Recorded data:
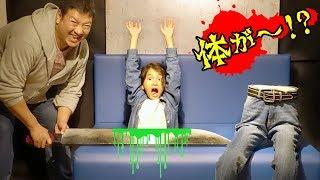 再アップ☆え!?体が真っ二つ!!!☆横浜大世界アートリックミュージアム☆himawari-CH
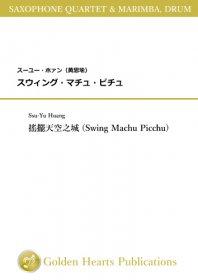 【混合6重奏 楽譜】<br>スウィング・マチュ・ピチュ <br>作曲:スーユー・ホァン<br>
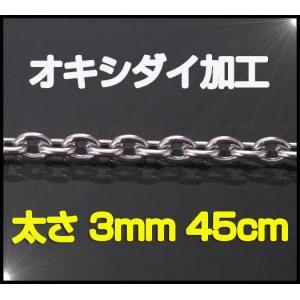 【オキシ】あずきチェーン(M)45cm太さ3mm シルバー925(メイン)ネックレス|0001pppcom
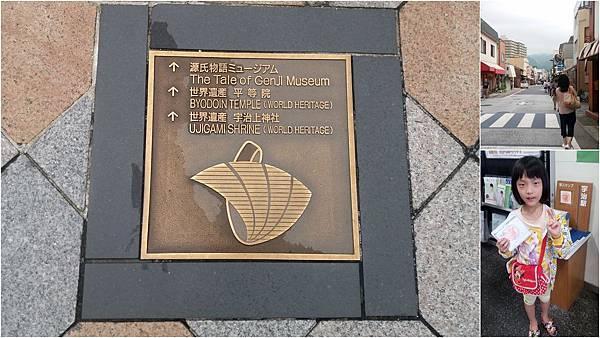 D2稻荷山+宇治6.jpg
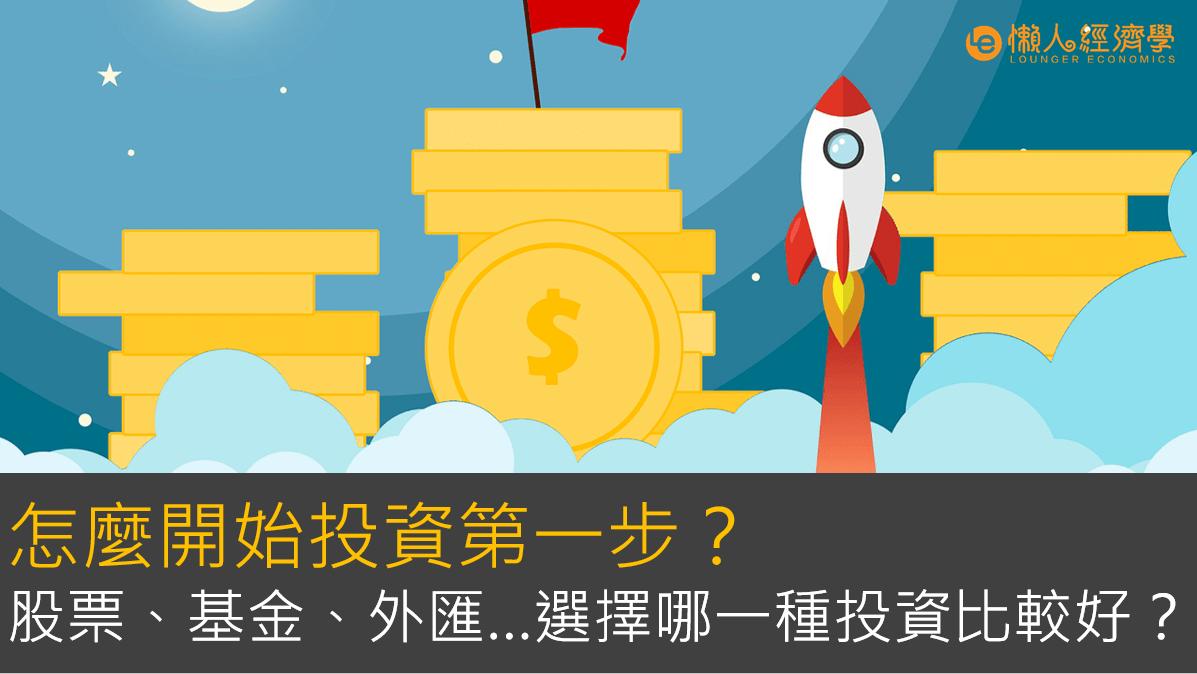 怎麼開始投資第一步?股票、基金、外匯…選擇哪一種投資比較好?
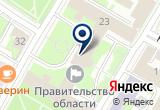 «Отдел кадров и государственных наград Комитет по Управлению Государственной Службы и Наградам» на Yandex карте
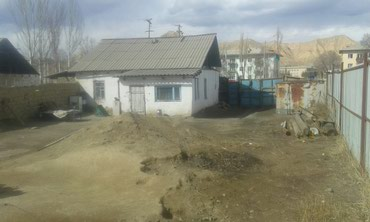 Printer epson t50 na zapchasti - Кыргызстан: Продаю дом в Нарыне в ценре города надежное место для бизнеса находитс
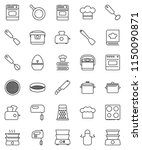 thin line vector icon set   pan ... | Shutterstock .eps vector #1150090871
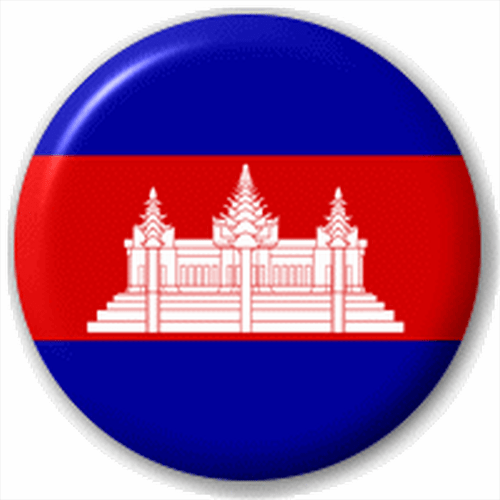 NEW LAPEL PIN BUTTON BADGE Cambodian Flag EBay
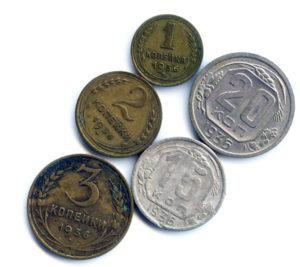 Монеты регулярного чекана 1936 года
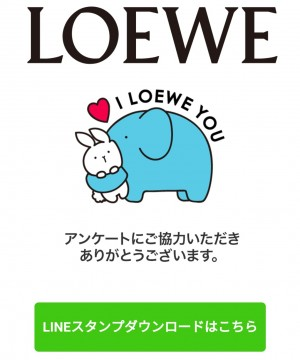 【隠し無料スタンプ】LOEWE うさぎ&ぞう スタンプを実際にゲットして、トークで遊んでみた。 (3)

--

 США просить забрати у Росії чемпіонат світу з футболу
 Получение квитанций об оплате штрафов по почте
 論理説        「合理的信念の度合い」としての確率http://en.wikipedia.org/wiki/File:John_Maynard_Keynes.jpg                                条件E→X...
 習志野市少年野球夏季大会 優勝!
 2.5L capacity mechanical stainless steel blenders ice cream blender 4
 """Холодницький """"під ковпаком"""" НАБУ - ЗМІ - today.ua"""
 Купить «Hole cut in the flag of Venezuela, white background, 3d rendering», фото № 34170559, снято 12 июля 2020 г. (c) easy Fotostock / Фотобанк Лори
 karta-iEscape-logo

Task statement
Give back, exactly and without pictures, the stretch of the records above from the line containing "再アップ☆え!?体が真っ二つ" through the line containing "うさぎ&ぞう スタンプを実際にゲットして、トークで遊んでみた。 (3)", with both end lines included.

Solution
 再アップ☆え!?体が真っ二つ!!!☆横浜大世界アートリックミュージアム☆himawari-CH
 【混合6重奏 楽譜】<br>スウィング・マチュ・ピチュ <br>作曲:スーユー・ホァン<br>
 【オキシ】あずきチェーン(M)45cm太さ3mm シルバー925(メイン)ネックレス|0001pppcom
 D2稻荷山+宇治6.jpg
 怎麼開始投資第一步?股票、基金、外匯…選擇哪一種投資比較好?
 «Отдел кадров и государственных наград Комитет по Управлению Государственной Службы и Наградам» на Yandex карте
 Printer epson t50 na zapchasti - Кыргызстан: Продаю дом в Нарыне в ценре города надежное место для бизнеса находитс
 thin line vector icon set   pan ... | Shutterstock .eps vector #1150090871
 NEW LAPEL PIN BUTTON BADGE Cambodian Flag EBay
 Монеты регулярного чекана 1936 года
 【隠し無料スタンプ】LOEWE うさぎ&ぞう スタンプを実際にゲットして、トークで遊んでみた。 (3)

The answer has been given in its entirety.